日本では2000年から2004年のゴールドプラン21で、認知症高齢者グループホームが急速に普及していった。グループホームを含む介護老人福祉施設(特養老人ホーム)の入所者の97・2%が認知症患者である。
そこには自ら選んで入所する者、あるいは、親を棄てるつもりはないが、介護はできないと割り切って新たな介護集団に最期を任せる家族のためである。
「家族を介護で疲れさせない」ために、専門家にできることを任せ、医師も提案し、支援していく。家族がすべてを背負うのではなく、専門家と共に介護するという考えは前向きに受け入れたいものである。

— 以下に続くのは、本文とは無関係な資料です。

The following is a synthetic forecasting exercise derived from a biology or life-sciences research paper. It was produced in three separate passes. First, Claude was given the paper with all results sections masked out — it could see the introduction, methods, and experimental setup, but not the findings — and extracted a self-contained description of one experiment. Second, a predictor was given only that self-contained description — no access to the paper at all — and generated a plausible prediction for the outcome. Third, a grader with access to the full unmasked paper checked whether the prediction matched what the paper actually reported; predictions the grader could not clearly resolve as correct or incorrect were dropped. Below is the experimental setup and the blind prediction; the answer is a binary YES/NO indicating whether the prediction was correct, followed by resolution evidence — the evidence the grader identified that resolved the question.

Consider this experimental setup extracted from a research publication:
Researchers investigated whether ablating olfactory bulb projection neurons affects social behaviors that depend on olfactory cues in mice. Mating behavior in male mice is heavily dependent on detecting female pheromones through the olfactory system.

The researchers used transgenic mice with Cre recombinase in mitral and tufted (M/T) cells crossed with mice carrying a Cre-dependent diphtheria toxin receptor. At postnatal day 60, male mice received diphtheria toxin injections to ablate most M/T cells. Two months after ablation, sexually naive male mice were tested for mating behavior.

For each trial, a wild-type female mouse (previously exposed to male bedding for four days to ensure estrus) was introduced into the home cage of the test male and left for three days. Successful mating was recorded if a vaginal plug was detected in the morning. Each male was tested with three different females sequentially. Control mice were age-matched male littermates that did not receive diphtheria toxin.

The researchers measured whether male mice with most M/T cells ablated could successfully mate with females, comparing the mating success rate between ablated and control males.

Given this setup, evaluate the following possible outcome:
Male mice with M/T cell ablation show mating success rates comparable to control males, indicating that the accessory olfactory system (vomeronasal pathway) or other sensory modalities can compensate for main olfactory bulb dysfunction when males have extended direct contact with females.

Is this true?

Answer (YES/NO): NO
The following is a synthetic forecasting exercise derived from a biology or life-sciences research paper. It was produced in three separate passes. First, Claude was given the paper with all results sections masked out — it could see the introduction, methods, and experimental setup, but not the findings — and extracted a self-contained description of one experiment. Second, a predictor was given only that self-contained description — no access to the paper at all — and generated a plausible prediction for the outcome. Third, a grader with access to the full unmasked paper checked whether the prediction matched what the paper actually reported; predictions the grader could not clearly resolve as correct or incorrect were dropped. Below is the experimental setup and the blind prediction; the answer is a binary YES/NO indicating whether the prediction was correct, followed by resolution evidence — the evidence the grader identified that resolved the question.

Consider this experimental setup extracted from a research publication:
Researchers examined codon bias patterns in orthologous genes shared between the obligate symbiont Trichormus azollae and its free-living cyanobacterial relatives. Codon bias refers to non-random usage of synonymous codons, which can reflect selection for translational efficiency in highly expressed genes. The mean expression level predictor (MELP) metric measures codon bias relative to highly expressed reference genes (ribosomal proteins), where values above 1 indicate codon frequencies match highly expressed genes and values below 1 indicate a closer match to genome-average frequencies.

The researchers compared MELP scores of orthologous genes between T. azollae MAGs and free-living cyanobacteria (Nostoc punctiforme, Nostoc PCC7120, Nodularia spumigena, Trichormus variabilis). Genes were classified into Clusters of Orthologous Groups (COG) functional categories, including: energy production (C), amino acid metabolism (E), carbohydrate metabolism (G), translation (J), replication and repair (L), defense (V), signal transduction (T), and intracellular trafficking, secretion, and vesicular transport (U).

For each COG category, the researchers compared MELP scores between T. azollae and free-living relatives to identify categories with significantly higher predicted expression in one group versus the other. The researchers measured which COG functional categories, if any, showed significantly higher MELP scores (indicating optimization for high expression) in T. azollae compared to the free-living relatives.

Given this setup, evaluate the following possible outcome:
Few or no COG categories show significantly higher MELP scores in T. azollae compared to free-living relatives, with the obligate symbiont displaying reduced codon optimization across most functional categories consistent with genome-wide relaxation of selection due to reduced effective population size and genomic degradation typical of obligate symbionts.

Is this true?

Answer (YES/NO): NO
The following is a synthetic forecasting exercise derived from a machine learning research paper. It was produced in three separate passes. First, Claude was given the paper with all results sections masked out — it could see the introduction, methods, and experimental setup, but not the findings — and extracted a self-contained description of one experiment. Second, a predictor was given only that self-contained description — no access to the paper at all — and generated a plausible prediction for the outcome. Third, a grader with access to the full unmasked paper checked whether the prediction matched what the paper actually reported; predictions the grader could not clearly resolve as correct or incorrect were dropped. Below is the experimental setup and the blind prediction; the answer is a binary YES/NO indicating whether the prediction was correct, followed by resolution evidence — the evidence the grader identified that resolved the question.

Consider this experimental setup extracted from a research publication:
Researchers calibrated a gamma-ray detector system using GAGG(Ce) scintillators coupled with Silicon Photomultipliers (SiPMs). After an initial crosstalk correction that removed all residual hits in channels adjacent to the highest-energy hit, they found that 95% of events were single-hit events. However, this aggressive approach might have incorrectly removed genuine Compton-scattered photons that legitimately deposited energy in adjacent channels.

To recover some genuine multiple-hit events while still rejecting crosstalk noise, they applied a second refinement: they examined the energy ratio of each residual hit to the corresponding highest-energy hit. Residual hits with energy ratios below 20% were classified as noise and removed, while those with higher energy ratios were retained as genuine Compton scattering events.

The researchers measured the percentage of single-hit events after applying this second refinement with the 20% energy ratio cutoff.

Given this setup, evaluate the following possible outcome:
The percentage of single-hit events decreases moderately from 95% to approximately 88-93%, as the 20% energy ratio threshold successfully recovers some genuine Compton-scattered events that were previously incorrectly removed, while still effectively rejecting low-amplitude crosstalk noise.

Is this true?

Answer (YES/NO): NO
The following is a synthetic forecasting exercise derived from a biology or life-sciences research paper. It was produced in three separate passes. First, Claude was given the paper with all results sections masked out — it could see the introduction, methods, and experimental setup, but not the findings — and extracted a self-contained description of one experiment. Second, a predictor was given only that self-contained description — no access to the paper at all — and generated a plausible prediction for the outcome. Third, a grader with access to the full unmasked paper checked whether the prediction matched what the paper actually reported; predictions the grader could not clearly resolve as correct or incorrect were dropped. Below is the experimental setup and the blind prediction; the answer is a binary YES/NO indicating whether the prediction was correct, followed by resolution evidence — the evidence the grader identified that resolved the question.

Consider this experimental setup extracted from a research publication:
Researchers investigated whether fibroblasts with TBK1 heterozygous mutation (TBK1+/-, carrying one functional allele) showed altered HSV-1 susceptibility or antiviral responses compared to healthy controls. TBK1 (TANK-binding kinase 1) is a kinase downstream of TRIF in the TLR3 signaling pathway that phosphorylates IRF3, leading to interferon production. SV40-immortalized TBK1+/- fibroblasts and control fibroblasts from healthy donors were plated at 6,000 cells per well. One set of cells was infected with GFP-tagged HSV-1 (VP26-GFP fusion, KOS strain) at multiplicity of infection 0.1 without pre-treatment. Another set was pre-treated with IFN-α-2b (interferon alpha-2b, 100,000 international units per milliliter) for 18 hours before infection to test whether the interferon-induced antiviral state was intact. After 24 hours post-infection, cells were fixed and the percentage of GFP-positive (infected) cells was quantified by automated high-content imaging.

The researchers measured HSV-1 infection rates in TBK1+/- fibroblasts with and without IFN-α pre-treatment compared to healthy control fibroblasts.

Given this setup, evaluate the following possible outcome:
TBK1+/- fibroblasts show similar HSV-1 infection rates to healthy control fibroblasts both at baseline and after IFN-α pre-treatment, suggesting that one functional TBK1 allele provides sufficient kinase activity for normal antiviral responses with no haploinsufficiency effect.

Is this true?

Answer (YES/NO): NO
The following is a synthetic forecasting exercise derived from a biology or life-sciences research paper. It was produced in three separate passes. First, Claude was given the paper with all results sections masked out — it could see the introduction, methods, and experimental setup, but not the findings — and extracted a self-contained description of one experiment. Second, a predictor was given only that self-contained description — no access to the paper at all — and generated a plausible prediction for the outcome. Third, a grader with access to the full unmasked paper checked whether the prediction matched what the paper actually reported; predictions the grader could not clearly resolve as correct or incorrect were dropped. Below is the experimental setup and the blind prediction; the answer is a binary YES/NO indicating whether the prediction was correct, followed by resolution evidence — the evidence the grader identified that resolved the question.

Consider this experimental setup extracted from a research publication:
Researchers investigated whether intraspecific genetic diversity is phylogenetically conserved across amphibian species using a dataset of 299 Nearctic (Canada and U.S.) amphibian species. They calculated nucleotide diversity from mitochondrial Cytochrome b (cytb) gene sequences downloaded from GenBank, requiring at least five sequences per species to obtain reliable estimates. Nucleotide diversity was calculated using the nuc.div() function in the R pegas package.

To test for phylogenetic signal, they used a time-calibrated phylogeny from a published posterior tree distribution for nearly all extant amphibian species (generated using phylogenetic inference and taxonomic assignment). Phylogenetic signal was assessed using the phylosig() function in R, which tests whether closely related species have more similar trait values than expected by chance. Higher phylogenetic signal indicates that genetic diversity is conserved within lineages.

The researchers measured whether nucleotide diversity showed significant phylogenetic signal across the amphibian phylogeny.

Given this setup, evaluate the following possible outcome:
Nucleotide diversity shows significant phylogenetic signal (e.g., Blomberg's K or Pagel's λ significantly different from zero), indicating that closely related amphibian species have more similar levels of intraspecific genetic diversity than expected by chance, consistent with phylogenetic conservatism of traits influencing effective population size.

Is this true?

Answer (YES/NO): YES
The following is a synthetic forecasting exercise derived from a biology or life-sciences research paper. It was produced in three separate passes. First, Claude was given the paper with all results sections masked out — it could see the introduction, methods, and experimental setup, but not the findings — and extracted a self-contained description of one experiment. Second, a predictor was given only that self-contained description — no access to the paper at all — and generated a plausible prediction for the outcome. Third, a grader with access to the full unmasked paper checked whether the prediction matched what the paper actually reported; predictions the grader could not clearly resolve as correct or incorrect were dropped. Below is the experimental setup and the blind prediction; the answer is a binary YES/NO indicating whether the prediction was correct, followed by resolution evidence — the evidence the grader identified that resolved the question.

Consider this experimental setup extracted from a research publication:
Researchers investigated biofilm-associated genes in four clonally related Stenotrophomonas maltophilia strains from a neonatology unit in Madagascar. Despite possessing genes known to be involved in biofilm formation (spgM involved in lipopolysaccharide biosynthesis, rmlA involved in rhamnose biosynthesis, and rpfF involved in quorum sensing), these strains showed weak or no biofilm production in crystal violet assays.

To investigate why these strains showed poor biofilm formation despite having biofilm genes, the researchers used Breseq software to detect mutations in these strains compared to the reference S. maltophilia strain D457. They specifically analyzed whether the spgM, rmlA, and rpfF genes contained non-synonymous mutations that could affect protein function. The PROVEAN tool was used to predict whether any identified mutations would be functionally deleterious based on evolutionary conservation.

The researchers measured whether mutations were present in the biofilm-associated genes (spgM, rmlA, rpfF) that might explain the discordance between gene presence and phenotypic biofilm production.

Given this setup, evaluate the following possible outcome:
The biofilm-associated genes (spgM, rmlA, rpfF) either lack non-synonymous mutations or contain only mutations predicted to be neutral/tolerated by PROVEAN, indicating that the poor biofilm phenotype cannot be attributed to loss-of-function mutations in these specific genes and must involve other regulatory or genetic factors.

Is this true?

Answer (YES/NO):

老人介護施設の利用の良し悪しは、本人やその家族の状態にも依る。子供に面倒をかけるというストレスが軽減され、栄養面も良く、自宅介護では得られなかった楽しさを満喫して、100歳まで生きる方が結構多いという報告もある。
長生きは家系・遺伝の影響が大きいという説はよく耳にすることだが、健康で長生きする人にはいくつかの「性格的な」共通点があるそうだ。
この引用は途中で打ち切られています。